Un atteggiamento che è frutto comune di secoli di filosofia occidentale,
sia laica che religiosa: a ricordarlo non è un teologo, ma un matematico
come Giorgio Israel. Così, persino lo scientismo più accanito non nega
la possibilità di discipline alternative alle scienze esatte, ma
sostiene che rispondano a esigenze diverse dalla ricerca della verità
oggettiva, riferita alla realtà osservabile. Del resto, è interessante
che, proprio in nome del metodo, uno scientista “confesso” come
Piergiorgio Odifreddi metta in dubbio la scientificità della biologia e
della medicina, che pure nel recente confronto tra le ragioni della
scienza e quelle della vita hanno fatto del progresso scientifico la
propria bandiera. C’è scienza dove c’è metodo: in questo punto
convergono posizioni che, per altri versi, appaiono opposte. La disputa
si sposta qui dalla verità al percorso per raggiungerla: se il cammino è
garanzia della possibilità di accedere al vero, diventa cruciale
stabilire quale sia quello giusto. Problema affatto nuovo, se si pensa
alla lunga querelle sull’argomento. Il pensiero corre al Discorso sul
metodo di Cartesio, che stabilisce una frattura chiara tra il campo
scientifico, regno del sapere razionale, e quello esistenziale, dalla
quale il primo viene “depurato”. Stefano Di Bella ricorda che, dalla
dottrina cartesiana in poi, si sono susseguiti vari tentativi di rendere
questa frattura meno scabrosa, rivalutando gli aspetti soggettivi,
emotivi e storici nell’approccio dell’uomo al mondo, e quindi nel
percorso metodologico.
Un approdo possibile è, ancora una volta, la dissoluzione della ricerca
nel relativismo, di fronte alla quale si staglia l’irrigidimento di
certa scienza.

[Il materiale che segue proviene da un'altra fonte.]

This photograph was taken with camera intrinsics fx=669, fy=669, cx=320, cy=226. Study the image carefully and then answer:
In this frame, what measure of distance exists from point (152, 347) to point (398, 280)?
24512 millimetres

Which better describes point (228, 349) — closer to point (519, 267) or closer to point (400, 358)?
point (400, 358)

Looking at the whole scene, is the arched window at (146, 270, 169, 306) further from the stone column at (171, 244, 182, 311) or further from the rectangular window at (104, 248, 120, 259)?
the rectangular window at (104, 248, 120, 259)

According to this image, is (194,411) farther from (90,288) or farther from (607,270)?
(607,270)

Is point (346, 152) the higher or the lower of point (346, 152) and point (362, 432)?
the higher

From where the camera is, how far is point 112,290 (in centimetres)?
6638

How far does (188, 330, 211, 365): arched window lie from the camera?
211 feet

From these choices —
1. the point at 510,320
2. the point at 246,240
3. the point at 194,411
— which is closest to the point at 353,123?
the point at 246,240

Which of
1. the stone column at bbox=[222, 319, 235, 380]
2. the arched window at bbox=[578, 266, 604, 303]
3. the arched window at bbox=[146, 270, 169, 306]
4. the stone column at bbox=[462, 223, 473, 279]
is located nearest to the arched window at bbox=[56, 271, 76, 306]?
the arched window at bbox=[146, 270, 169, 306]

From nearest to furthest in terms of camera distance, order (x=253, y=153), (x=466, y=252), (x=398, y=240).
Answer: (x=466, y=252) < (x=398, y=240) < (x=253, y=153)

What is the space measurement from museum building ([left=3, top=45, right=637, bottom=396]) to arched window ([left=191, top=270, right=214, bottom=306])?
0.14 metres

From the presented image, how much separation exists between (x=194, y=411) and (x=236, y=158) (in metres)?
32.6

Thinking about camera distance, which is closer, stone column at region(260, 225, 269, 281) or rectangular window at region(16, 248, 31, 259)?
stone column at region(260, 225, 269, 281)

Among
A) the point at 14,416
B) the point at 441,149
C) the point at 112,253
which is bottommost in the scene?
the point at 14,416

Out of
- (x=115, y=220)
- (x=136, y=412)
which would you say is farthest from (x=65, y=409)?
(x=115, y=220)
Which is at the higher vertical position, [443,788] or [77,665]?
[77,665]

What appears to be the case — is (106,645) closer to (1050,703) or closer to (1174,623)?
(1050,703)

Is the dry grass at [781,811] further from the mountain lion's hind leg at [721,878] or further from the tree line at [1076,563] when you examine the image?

Approdo possibile: ma non necessario, né l’unico. La
metodologia delle scienze sociali, che allarga senz’altro il campo
scientifico fino alla sociologia, alla storia e alla linguistica, mostra
che è possibile recuperare alla scienza ambiti del sapere umano non
riducibili all’esattezza matematica, senza per questo cedere alle
“ragioni del cuore”. Il presupposto dell’estensione è la condivisione di
un procedimento razionale, riconoscibile e tramandabile, per ricercare
la verità. Nelle pagine di Dario Antiseri la temibile scienza,
esorcizzata da relativisti e antirelativisti, assume un volto più vicino
al vissuto umano, senza perdere il rigore che garantisce l’attendibilità
delle matematiche. Non occorre qui entrare nel merito dei risvolti più
“tecnici” della questione. Basterà rilevare la tensione all’obiettivo
veritativo, che accomuna le varie interpretazioni, e il generale accordo
sui requisiti che contraddistinguono il percorso della ricerca. Il
metodo appare in definitiva come una declinazione del rapporto tra uomo
e verità, ossia tra la conoscenza finita dell’uomo e la verità che le è
accessibile. Il procedimento per raggiungerla implica rigore e fatica;
restituisce risultati affidabili, e insieme mai definitivi. Il percorso
della ricerca è mediato: pone tappe precise, e per questo può essere
osservato, riprodotto e insegnato. E’ questa una delle principali
acquisizioni della cultura occidentale; misconoscerla significherebbe
rinunciare a una parte importante del futuro, tanto della conoscenza,
quanto della formazione.
11 gennaio 2006
* Paola Liberace,
giornalista, si è laureata in Filosofia del linguaggio presso la Scuola
Normale Superiore di Pisa.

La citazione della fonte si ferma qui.